Editor's Note: Bob Carolla is the director of media relations for the National Alliance on Mental Illness, the nation's largest nonprofit, grassroots mental health education, advocacy and support organization.
By Bob Carolla, special to Erin Burnett OutFront
Let’s first overlook headlines like “insane on a plane” and news anchors who refer to pilots and flight attendants as “crazy” or “nuts.” We’ll comeback to them at the end.
Instead, let’s consider issues that emerged this week when on March 27, a JetBlue airline pilot experienced a medical emergency in flight. It came on the heels of a March 10 incident in which an American Airlines flight attendant also experienced a medical crisis aboard an aircraft on the ground. In the flight attendant’s case, bipolar disorder was involved. In the case of the pilot, no diagnosis has been reported to date.
But does the diagnosis ultimately matter? A medical crisis is a medical crisis. Even though both incidents are viewed as involving mental health, the fact is that other medical conditions could easily be involved.

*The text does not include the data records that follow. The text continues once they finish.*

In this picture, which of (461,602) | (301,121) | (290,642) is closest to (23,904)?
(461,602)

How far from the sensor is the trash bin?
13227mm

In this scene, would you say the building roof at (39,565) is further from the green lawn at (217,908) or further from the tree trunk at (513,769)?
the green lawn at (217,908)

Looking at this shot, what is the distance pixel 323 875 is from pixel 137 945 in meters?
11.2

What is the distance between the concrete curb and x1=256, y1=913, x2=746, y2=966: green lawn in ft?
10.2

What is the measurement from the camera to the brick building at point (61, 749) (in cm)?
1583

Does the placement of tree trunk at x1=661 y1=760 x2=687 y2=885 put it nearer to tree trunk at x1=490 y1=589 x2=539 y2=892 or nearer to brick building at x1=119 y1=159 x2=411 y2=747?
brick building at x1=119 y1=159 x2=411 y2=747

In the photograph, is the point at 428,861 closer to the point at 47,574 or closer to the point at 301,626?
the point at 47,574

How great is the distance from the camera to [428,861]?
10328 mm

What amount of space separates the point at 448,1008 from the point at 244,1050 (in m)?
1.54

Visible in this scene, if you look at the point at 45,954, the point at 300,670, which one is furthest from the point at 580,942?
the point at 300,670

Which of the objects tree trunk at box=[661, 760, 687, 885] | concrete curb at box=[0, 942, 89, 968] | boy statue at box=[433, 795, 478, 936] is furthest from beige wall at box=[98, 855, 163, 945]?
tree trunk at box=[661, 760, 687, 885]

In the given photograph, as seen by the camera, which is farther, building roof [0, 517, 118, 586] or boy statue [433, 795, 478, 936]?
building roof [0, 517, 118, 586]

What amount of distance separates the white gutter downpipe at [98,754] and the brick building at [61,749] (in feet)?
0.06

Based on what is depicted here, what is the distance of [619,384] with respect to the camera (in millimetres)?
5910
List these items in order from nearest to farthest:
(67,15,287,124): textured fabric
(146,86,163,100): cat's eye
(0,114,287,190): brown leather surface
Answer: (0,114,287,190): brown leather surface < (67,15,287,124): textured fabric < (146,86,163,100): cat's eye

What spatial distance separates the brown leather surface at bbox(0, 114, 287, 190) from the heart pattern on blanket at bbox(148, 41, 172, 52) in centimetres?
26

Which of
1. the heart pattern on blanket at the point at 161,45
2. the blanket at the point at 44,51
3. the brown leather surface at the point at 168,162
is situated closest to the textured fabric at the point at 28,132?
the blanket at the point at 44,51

Besides mental illness, potential causes of sudden changes in behavior can range from diabetes to extreme sleep deprivation or medication side effects, Heart disease, epilepsy, impaired vision and other conditions all may potentially affect public safety.
Besides the airline industry, medical issues are relevant to other forms of transportation, such as buses and railroads, and professions such as police, doctors and lawyers, to name a few. To the degree that mental health “screening” has been raised for discussion relative to airline crews, one needs to consider it from a broader perspective. Policies and practices already exist in many areas of social and economic activity. Some points to consider as discussions occur:
• The Americans with Disabilities Act (ADA) allows health questionnaires and medical examinations when necessary to qualify for specific positions—provided they occur after an offer of employment has actually been made and they are applied to all persons hired or employed in positions of that kind.
• The Federal Aviation Administration (FAA) withholds medical certification for pilots who take certain medications. Since 2010, the FAA has made an exception for pilots who take one of four approved anti-depressant medications to treat mild to moderate depression.
• It is essential that across the board, policies governing professions and medical concerns, including mental health, not result tin creating disincentives for individuals to seek medical help when they need it. Getting help should not mean putting their livelihoods at risk.
People who encounter mental health problems may hesitate or resist getting help because of the stigma that traditionally has been imposed on mental illness. No one wants to be considered weak. No one wants to be called “a nut case.” That brings us back to the subject of headlines and comments by news anchors in reporting the JetBlue story.
On NAMI's Face Book page this week, one person posted the comment: Too many negative words like crazy, insane, and whacko are being used.” Instead, the news media could educate the public not just about mental illness, but about other factors such as tumors, hormonal imbalances, or seizures.
Does the news media use disparaging language—which serves both to trivialize and stigmatize an illness—for conditions other than psychiatric ones? What if a news story about a medical emergency on airline flight had involved a heart attack or for that matter fatal food poisoning?
Let that be part of the discussion too.